In practice, solving these problems required significant human expertise. Unfortunately, in many other real-world problems, human expert knowledge is unavailable, inaccurate, or prohibitively expensive. This project proposes a new paradigm for autonomously learning, planning, and representing knowledge, based entirely on the learning system's experience, and therefore removes these limitations.
The inspiration for this approach comes from the game of Go. This complex task is widely viewed as a grand challenge for artificial intelligence, which has thwarted traditional approaches to learning and planning. Recently, we have developed a radically different approach, resulting in the first program, MoGo, to perform at human master level.
The new idea of MoGo is to simulate thousands of imaginary games.

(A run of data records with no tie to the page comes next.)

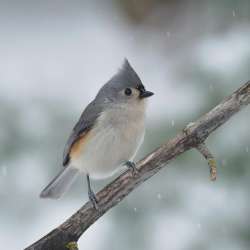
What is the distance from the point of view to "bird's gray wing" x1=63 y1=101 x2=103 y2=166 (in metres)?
4.46

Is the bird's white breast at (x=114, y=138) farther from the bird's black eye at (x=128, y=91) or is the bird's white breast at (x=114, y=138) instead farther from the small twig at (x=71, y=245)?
the small twig at (x=71, y=245)

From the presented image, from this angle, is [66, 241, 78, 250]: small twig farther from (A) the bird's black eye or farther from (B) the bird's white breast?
(A) the bird's black eye

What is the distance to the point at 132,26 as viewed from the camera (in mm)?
8938

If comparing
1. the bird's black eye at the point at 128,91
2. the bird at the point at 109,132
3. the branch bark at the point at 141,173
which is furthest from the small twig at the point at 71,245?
the bird's black eye at the point at 128,91

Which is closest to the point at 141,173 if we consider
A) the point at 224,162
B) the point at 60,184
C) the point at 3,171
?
the point at 60,184

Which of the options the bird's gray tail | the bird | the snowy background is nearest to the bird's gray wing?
the bird

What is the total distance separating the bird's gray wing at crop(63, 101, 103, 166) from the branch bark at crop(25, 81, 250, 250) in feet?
2.42

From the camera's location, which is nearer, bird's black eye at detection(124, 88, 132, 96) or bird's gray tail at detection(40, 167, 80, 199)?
bird's black eye at detection(124, 88, 132, 96)

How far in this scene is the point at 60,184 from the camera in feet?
15.2

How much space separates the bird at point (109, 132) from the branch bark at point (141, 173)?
16.1 inches

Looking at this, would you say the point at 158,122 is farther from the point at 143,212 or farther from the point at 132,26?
the point at 132,26

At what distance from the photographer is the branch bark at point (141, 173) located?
3.61m

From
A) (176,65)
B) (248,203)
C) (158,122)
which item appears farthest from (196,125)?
(176,65)

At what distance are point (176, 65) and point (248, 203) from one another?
308cm
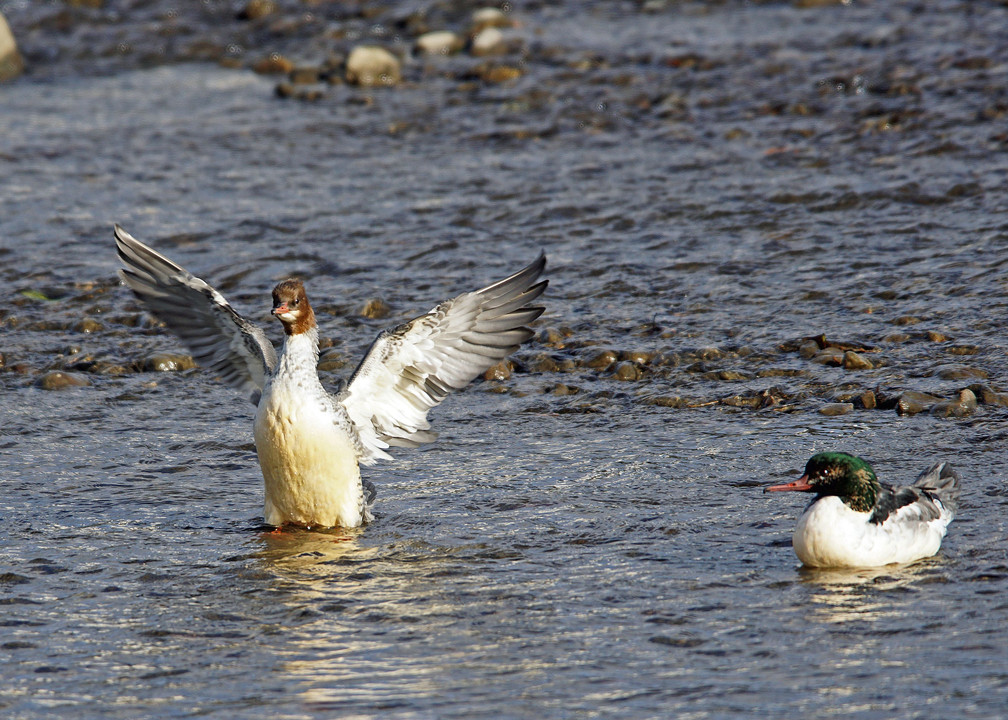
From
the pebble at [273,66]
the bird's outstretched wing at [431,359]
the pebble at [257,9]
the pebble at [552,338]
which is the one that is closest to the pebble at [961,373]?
the pebble at [552,338]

MoGo evaluates a position by the proportion of simulations leading to a win. As MoGo simulates more games, and sees more positions, it learns to predict the outcome of each position better, and hence makes better decisions. This simple idea has dramatically outperformed all previous approaches.
The key insight of MoGo is that knowledge can be represented by predictions about the future. These predictions can be learnt directly from experience, to provide autonomous learning. They can also be learnt from simulated experience, to provide autonomous planning.
In my research, I am applying this experience-based approach much more widely. Just like Go, many real-world planning and decision-making problems have huge search spaces, and no reliable source of expert knowledge. My goal is to extend MoGo's approach into a general framework for high-performance planning and decision-making in the real world.